### Page extract ###

Taking Aim at Insurance Company Gouging

We all pay for it - for our lives, health, home and automobiles. If we add it all up, paying for insurance takes a huge bite out of our earnings and every year that bite seems to be getting bigger while the benefits of coverage are shrinking. It isn't your imagination. The insurance industry is racking up record profits and paying less in claims.

Recently, the Consumer Federation of America (CFA) accused the country's largest insurers of "gouging" the public on their way to an estimated combined after-tax profit of nearly $60 billion in 2006, up from a record in 2005 of $48.8 billion, which shattered the 2004 record of $40.5 billion. Meanwhile, the amount of premiums being paid out to insureds for claims has dropped from about 75% in the late 1980's to 60%.

### Provided data ###

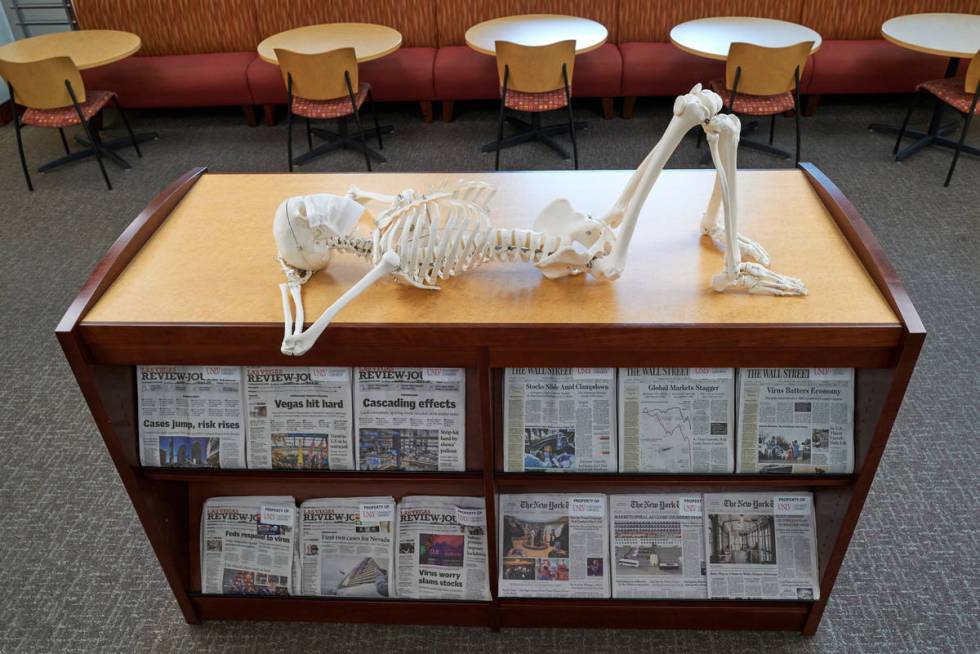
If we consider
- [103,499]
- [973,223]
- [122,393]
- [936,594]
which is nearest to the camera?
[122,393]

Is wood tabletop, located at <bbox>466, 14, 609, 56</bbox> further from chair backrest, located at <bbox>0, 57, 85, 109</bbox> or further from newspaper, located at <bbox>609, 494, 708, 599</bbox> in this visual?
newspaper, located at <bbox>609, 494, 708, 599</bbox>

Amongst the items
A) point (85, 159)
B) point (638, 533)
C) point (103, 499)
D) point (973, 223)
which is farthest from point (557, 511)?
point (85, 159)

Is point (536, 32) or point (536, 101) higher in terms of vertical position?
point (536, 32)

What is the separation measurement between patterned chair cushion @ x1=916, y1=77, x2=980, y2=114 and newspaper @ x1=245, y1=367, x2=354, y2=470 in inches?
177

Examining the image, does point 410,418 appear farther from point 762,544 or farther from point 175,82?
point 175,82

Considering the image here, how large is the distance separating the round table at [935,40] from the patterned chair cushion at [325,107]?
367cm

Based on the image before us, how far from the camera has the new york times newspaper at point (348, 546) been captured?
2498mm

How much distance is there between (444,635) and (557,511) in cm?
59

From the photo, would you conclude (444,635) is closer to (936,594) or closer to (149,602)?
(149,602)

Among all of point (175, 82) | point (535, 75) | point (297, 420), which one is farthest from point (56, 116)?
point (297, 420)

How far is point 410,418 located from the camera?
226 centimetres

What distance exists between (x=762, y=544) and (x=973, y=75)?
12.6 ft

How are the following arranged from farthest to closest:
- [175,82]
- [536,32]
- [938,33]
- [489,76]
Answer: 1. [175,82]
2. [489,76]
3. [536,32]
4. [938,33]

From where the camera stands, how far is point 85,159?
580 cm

###
### Provided data ###

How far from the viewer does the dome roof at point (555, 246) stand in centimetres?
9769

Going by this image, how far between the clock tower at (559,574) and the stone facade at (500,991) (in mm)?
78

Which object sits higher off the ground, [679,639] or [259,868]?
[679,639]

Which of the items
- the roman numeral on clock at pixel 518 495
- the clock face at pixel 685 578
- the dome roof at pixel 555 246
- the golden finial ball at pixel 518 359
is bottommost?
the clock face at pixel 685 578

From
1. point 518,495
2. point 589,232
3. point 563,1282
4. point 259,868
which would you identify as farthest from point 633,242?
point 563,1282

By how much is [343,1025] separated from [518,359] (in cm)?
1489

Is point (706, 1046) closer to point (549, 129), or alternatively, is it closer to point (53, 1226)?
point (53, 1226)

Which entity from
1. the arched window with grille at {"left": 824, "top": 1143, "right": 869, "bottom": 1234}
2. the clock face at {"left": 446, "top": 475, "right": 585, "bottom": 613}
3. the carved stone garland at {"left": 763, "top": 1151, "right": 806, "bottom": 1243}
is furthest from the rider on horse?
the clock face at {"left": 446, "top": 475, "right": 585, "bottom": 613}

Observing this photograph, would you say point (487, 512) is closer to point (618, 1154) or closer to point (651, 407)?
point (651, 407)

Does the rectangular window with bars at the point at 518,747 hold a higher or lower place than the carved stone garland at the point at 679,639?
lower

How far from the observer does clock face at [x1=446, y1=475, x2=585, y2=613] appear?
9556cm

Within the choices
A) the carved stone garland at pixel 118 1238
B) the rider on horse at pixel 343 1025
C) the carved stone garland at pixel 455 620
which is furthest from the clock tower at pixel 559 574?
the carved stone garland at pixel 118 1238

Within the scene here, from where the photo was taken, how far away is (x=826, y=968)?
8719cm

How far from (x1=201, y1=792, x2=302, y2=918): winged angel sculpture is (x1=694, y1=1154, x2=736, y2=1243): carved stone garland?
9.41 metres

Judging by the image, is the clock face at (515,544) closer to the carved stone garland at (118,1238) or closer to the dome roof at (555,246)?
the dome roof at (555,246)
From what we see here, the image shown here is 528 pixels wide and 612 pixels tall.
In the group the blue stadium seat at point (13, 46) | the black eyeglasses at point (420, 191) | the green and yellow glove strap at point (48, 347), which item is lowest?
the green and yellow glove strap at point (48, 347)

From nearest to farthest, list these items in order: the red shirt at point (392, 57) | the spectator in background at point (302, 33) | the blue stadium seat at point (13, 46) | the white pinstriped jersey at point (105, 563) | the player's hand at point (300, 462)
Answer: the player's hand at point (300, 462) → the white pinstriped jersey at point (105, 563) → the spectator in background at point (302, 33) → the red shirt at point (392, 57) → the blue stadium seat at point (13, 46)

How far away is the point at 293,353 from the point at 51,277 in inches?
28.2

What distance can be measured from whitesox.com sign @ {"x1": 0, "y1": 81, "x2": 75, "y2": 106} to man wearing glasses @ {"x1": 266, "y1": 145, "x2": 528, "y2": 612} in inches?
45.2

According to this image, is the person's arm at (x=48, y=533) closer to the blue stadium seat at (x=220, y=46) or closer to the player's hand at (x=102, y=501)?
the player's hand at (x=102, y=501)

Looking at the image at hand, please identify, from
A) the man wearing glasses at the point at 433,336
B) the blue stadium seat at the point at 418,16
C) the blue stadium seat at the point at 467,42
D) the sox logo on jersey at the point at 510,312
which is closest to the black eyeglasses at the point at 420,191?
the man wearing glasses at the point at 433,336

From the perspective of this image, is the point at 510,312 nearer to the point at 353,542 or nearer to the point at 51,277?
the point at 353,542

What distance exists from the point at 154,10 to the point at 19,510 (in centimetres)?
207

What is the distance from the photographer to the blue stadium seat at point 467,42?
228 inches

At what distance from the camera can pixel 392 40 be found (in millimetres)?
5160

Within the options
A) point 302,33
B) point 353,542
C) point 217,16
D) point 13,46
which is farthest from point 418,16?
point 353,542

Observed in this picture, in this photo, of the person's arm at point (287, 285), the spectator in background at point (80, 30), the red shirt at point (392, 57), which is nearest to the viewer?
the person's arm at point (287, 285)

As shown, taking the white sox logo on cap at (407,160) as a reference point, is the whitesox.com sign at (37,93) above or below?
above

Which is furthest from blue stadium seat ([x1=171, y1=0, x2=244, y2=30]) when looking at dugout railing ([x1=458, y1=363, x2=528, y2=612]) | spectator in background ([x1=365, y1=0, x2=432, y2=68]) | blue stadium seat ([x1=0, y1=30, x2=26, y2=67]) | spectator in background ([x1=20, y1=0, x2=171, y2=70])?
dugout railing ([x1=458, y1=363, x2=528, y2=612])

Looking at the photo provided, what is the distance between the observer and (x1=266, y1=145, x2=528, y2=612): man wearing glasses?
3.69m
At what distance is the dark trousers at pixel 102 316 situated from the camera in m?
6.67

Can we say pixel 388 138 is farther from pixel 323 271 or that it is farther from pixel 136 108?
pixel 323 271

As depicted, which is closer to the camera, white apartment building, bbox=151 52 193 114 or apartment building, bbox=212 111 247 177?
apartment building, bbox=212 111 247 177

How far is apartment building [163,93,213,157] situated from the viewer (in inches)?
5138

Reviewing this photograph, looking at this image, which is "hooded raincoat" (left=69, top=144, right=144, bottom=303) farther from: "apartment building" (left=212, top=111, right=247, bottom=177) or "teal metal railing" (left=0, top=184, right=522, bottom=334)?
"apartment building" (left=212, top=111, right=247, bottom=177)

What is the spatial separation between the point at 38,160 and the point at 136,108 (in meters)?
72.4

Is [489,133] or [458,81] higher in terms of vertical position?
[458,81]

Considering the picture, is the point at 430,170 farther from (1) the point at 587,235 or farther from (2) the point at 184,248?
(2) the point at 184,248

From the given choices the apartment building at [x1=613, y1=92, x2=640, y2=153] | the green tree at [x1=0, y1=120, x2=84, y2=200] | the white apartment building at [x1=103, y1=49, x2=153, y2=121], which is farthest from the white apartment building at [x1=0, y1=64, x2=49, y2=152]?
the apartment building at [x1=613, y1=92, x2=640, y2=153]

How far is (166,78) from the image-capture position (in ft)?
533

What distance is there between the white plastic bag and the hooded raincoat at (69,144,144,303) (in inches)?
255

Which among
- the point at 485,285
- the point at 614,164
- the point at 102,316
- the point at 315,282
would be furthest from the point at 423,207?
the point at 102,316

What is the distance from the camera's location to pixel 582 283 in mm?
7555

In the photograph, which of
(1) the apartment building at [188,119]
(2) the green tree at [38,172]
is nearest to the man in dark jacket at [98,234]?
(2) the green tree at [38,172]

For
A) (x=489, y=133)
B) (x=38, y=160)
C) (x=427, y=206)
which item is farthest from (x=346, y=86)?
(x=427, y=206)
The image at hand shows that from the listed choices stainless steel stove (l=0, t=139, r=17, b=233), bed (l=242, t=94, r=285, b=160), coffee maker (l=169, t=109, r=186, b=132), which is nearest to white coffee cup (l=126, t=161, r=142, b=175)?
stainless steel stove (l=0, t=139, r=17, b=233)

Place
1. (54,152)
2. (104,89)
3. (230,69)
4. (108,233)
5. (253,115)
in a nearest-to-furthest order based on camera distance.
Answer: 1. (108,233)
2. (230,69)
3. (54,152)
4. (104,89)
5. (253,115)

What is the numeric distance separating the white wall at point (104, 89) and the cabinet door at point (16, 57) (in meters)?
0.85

###
### Provided data ###

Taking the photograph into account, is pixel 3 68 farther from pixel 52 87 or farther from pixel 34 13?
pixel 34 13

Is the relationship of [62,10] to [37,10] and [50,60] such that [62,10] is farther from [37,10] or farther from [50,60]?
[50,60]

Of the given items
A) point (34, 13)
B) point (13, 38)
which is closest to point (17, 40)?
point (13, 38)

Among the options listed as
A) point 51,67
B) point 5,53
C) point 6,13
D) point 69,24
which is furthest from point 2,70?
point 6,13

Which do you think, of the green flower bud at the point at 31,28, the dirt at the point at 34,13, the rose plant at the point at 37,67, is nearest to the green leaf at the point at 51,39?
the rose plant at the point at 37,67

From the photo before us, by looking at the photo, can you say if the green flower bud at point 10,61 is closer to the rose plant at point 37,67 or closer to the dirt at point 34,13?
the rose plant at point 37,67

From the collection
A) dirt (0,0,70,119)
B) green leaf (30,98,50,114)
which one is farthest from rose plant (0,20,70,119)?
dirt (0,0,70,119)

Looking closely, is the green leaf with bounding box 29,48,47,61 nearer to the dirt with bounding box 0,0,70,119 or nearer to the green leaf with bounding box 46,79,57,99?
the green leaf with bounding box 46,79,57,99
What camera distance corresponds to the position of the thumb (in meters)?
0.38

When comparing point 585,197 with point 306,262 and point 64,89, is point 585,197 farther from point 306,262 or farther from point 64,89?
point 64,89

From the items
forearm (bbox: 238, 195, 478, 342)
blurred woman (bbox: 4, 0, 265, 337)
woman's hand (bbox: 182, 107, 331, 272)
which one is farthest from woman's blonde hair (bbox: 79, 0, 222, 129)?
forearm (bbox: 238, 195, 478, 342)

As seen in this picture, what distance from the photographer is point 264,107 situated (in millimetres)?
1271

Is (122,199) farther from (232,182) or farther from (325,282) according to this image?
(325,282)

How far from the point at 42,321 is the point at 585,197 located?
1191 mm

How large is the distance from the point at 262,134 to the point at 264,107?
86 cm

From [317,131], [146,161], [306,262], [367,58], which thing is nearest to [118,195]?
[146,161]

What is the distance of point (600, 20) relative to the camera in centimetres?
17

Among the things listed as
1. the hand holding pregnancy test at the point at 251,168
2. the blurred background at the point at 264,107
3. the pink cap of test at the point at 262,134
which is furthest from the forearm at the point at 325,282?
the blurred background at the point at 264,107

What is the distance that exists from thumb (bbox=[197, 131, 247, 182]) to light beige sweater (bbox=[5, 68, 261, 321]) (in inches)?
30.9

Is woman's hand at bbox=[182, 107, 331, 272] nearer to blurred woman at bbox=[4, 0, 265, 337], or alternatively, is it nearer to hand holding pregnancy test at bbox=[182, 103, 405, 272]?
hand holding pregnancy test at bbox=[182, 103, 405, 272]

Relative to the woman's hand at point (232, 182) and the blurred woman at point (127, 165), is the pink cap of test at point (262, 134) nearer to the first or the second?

###

Task details:
Continue the article above on insurance company gouging, picking up right after its last sentence.

Output for this task:
To add insult to injury, the federal government has subsidized the insurance industry to the tune of about $7 billion under the Terrorism Risk Insurance Act. The CFA is urging Congress to let the Act expire at the end of this year.

The insurance industry often cites trial lawyers and the clients we represent as the source of rising premiums. Clearly, this is not the case. The apparent cause of rising premiums, at least as far as homeowners' and auto insurance is concerned, is greed and the unchecked power of big insurance companies. This may be good for shareholders, but it is an increasing burden on the middle class and a problem that needs to be addressed through tighter regulation.